# is this the right silicone?



## allaboutfish (Jul 16, 2012)

i got premium waterproof silicone from walmart. its a walmart brand and is called silicone 2 clear. for window door attic and basement. it says 100% silicone on the bottle. it says 100% silicone is 100% water proof.
here it is
GE White Silicone II Window and Door Caulk: Sealants, Fillers & Adhesives : Walmart.com


----------



## Blackfeet (Jul 23, 2012)

First it is white not clear.

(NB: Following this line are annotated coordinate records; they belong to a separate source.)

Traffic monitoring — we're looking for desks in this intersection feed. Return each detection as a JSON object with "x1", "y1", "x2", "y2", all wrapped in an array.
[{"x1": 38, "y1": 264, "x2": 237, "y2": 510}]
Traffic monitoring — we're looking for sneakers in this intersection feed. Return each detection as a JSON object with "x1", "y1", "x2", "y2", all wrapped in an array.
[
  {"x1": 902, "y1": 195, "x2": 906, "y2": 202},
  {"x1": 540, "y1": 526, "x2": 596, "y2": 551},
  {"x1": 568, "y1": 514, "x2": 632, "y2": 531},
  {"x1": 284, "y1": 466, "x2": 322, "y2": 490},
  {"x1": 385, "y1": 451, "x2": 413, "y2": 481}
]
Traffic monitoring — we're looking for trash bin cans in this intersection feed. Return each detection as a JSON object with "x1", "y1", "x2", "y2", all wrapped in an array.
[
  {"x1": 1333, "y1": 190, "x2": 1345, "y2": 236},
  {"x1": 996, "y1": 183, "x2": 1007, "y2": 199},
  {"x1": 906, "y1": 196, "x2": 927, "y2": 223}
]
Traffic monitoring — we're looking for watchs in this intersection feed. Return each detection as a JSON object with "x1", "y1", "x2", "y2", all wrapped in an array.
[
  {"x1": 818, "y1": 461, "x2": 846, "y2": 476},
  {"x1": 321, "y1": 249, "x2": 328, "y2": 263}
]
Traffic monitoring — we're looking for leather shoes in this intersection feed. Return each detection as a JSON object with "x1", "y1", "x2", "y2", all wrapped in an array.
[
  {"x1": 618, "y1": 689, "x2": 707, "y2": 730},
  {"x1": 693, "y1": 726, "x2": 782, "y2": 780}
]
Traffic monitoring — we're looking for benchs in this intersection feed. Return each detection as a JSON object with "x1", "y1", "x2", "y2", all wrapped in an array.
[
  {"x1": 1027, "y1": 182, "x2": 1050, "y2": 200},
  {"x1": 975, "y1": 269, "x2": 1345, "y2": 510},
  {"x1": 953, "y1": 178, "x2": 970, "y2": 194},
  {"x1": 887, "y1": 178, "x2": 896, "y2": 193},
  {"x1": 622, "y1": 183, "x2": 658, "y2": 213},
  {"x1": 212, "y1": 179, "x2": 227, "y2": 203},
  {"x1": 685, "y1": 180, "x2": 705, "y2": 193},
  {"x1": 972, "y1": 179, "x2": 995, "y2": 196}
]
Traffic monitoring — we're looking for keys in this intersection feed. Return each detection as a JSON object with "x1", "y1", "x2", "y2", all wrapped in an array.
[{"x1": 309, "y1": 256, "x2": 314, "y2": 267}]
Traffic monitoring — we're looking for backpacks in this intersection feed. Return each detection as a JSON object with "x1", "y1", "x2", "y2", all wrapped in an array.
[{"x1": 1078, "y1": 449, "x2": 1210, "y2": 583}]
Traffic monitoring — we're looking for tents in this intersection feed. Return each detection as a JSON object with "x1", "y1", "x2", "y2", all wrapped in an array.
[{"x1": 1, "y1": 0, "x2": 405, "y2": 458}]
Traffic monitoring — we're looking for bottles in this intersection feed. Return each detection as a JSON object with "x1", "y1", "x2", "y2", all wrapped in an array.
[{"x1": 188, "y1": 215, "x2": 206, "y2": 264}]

Second for an aquarium I would never use anything but aquarium safe silicone, without knowing for certain that it was safe


----------



## allaboutfish (Jul 16, 2012)

mine says clear and 100% silicone


----------



## Reefing Madness (Jun 26, 2011)

GE Silione I
GE Silicone II 
If it has any mildew inhibitors in it, its not the correct type of silicone.


----------



## corwinlame (Sep 4, 2012)

First of all I want to tell you that the GE white silicone IIhttp://www.walmart.com/ip/GE-White-Silicone-II-Window-and-Door-Caulk/19902083 you want to show through the link is not operating there, I mean that display it is temporarily not available.


----------



## 1077 (Apr 16, 2008)

GE Silicone I is clear and safe to use although it may say not for aquarium use.
More of a disclaimer for the product or ..use at own risk.
Have used the GE silicone I to seal/repair tank's with no issues.;-)


----------